In 2005 a series of power blackouts swept across the city and suburbs of Johannesburg. Mary Wafer had just moved into an eighth-floor apartment in Braamfontein from where she had a spectacular view across an often dark and silent city. This extraordinary sight – of a city that should be brightly illuminated laid out in almost-total darkness – generated a deep anxiety about the unpredictability not only of the blackouts, but of things in general. It suggested to Wafer our inability to predict anything with confidence, to be sure of what might happen next. This experience filtered into her painting in the form of building interiors imbued with a sense of the sinister. She sought to convey a sense of the unsettlement one feels over something that has not yet happened, to suggest the threat of something that is always imminent, never arrived at or concluded.

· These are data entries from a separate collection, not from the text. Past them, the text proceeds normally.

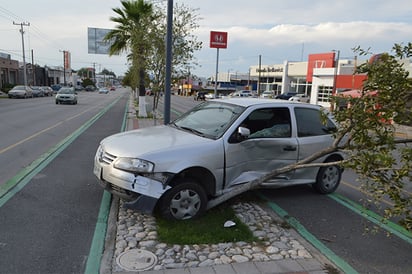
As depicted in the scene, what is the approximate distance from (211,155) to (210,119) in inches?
39.3

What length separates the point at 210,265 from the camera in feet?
11.5

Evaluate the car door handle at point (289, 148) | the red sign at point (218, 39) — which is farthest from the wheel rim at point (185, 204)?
the red sign at point (218, 39)

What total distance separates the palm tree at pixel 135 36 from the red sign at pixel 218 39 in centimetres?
319

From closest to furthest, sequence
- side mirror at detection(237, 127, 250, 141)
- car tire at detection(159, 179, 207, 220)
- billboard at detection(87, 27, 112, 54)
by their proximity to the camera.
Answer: car tire at detection(159, 179, 207, 220) < side mirror at detection(237, 127, 250, 141) < billboard at detection(87, 27, 112, 54)

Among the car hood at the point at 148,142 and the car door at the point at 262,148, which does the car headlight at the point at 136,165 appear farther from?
the car door at the point at 262,148

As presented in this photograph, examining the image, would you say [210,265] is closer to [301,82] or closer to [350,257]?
[350,257]

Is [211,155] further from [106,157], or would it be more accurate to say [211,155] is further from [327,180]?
[327,180]

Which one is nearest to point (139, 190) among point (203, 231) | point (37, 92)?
point (203, 231)

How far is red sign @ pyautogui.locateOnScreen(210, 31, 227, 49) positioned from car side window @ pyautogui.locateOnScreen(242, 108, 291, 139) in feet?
38.3

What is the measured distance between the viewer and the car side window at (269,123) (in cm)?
521

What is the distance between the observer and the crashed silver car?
4199mm

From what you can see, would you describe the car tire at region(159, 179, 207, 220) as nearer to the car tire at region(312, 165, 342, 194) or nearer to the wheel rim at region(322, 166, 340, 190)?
the car tire at region(312, 165, 342, 194)

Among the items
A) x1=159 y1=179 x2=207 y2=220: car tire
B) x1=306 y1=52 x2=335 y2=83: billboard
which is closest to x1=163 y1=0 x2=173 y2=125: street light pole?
x1=159 y1=179 x2=207 y2=220: car tire

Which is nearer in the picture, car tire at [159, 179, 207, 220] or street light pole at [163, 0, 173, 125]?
car tire at [159, 179, 207, 220]
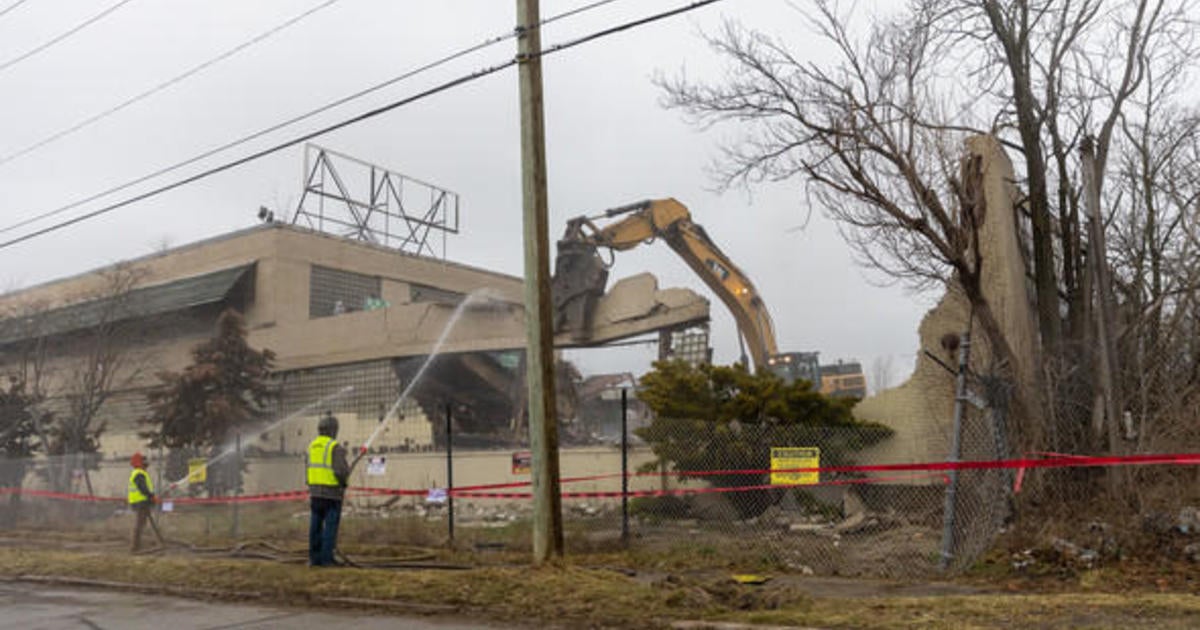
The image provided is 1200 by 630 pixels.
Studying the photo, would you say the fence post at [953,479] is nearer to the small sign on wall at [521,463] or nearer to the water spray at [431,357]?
the small sign on wall at [521,463]

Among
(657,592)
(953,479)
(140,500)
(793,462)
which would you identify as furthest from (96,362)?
(953,479)

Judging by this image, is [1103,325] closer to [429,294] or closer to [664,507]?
[664,507]

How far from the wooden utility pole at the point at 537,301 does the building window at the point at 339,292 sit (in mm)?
25814

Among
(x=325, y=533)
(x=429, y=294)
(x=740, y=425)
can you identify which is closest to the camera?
(x=325, y=533)

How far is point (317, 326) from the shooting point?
33.3 m

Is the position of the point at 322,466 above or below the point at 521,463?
above

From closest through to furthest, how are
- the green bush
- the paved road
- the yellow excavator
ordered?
the paved road < the green bush < the yellow excavator

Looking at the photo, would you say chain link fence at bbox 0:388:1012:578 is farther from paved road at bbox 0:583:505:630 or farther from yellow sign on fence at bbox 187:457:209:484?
paved road at bbox 0:583:505:630

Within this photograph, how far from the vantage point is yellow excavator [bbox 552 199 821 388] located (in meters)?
23.4

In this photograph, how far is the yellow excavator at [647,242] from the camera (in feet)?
76.8

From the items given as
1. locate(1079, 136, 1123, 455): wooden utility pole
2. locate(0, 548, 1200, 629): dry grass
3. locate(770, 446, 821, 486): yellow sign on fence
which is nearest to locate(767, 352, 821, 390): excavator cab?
locate(770, 446, 821, 486): yellow sign on fence

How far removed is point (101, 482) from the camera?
97.1ft

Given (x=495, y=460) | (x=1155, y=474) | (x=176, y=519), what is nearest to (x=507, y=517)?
(x=495, y=460)

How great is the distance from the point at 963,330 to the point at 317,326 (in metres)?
23.9
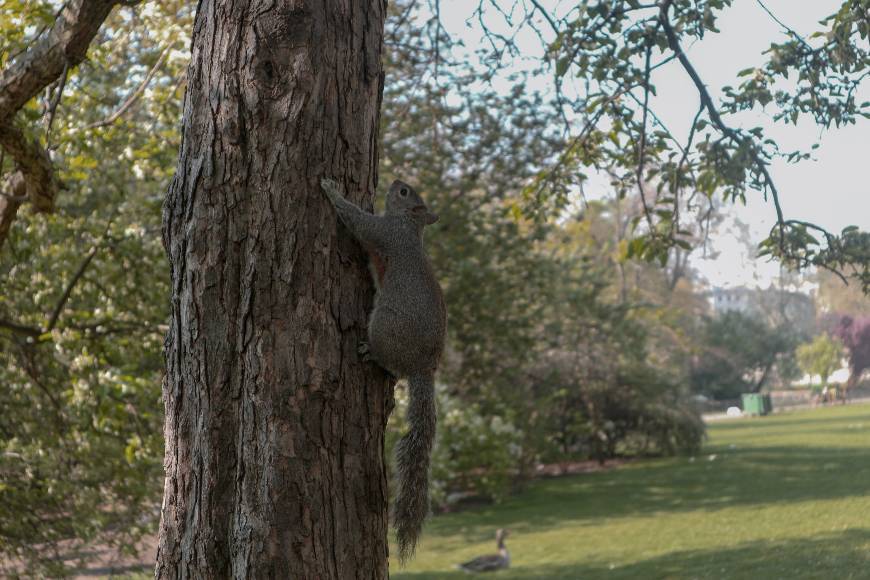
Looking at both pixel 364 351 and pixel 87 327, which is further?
pixel 87 327

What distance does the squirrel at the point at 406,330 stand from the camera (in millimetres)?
2777

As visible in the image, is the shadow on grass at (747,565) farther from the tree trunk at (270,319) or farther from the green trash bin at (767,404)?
the green trash bin at (767,404)

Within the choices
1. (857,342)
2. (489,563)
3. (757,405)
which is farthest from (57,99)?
(857,342)

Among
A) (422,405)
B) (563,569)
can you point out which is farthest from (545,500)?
(422,405)

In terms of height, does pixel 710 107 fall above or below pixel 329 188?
above

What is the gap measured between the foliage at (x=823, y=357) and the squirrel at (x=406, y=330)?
1746 inches

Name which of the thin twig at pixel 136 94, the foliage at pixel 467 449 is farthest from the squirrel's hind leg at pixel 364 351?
the foliage at pixel 467 449

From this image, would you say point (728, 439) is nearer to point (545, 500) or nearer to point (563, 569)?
point (545, 500)

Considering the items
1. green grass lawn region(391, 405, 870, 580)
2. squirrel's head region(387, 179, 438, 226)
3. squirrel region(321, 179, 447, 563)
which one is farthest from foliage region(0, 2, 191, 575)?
squirrel region(321, 179, 447, 563)

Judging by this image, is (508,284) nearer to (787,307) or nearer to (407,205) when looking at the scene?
(407,205)

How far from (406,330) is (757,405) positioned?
37.7 metres

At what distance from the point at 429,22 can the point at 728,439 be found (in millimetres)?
20180

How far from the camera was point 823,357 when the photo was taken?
43.9 metres

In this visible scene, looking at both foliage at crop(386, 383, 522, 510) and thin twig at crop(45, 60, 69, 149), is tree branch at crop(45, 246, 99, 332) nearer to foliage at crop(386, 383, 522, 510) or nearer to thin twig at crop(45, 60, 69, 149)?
thin twig at crop(45, 60, 69, 149)
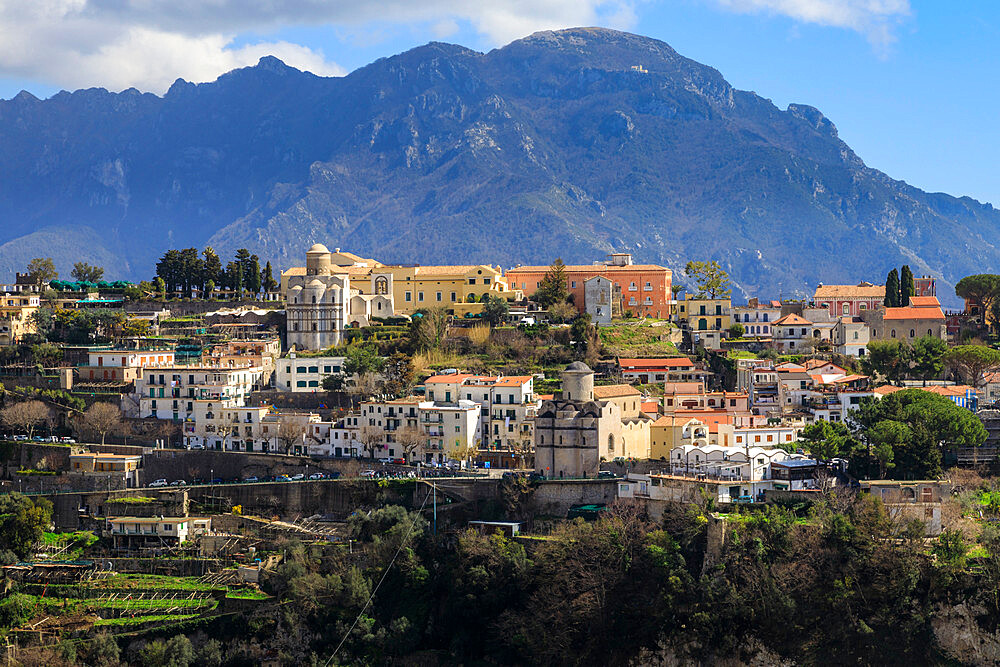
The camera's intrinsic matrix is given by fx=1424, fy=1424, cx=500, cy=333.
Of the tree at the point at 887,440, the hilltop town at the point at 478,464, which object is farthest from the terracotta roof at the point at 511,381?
the tree at the point at 887,440

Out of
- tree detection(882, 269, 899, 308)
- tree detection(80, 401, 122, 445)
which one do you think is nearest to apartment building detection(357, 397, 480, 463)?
tree detection(80, 401, 122, 445)

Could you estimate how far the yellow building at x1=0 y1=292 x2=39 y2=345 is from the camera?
247ft

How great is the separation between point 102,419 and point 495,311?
20.7 m

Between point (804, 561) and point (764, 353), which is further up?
point (764, 353)

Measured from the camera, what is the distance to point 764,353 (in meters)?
71.7

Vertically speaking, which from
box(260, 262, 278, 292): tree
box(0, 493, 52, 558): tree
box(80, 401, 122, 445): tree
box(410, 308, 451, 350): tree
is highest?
box(260, 262, 278, 292): tree

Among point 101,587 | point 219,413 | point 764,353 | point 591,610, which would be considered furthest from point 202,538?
point 764,353

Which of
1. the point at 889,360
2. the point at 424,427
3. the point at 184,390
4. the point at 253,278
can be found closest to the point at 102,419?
the point at 184,390

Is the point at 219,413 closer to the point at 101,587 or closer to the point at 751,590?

Wafer’s new prints and paintings crystallise many of the interests evident in earlier works that draw on images related to the architecture of movement and transport. In these, her references to alienating peripheral structures, such as freeways, bridges and highway underpasses, suggest exclusion and marginality in relation to space. The new works extend and intensify these concerns, making their sense of unease more provocatively interior.
Mary Wafer grew up in Durban. After three years of study at the University of Kwazulu-Natal, Pietermaritzburg, she relocated to Johannesburg and completed her Advanced Diploma in Fine Art at the University of the Witwatersrand. In 2003, Wafer travelled to London and Copenhagen where she was a fellow of the Royal Danish Academy but returned to South Africa in 2005 to pursue a Master’s in Fine Art.